Valentine's is for gay people

One day a year for romance? Who the hell thought that up? Call me crazy, but I want to be spoiled and adored all year long. This year I once again fell victim to getting carried away in the expectations of grandeur from my significant other. And once again, all those expectations got me nothing but disappointment.

I have come to the realization that romance lies in caring. My husband cares about me. He comes home to me every night, he doesn't stray, he works a hard-ass job to provide for me and our daughters, he doesn't go drinking or gambling every paycheck away and would never even come close to laying a hand on his three favorite girls. If I ever have a complaint my husband will go to great lengths to try and fix the problem so I am happy. For pete's sake, we have three dogs! Anyone who knows Cris knows that none of them were his idea. So, when the day it done, I came to the decision that I am loved every damn day of the year. I will no longer get upset when other women 'brag' about all the gifts they get. Screw 'em.....I'm the lucky one.

Thursday, February 12, 2009

I need a vacation

When your younger, why doesn't anyone warn you that having kids melts your brain? I don't think this natural phenomenon happens to men though. It's something that must happen during pregnancy. For example, I don't remember much the time after tenth grade and before having my first daughter, Eve. Even after her for that matter.

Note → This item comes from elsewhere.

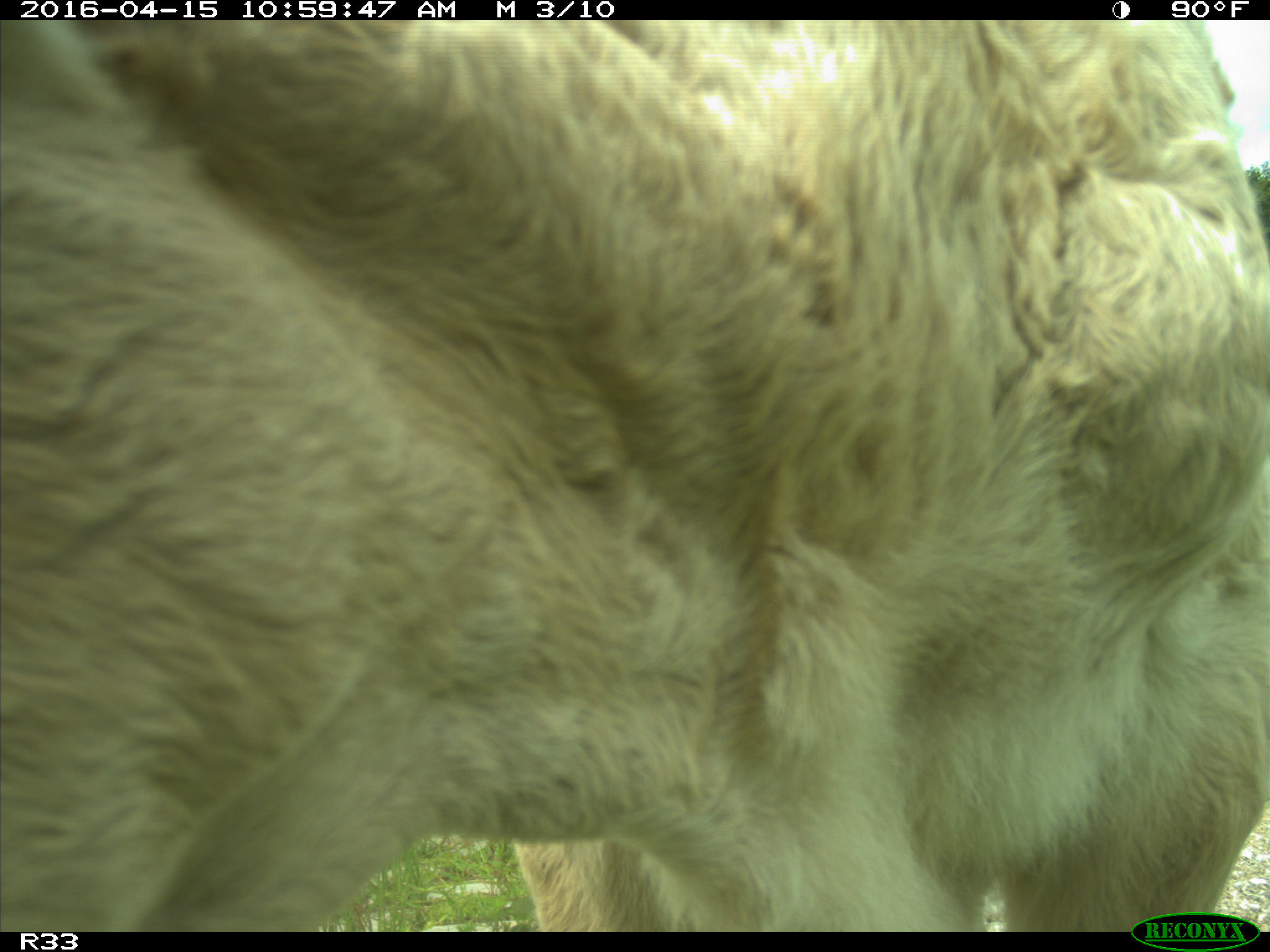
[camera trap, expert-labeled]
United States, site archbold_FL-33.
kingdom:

With my second daughter, Taylor I find myself not remembering when Eve reached certain milestones like finger foods. So I have even had to ask others when babies can eat Cheerios. That's sad. I wonder if I'm gonna suffer from Dementia or Alzheimer's. It's a good thing Cris' favorite movie is The Notebook.

It's also ironic that Eve's favorite movie is Annie. I find a strange sense of personal reflection in this one particular part:




No worries, I won't be stepping on any freckles or ripping the heads off anyone or anything.....I just find it funny that at the end of a long day, I really can relate to Miss Hannigan.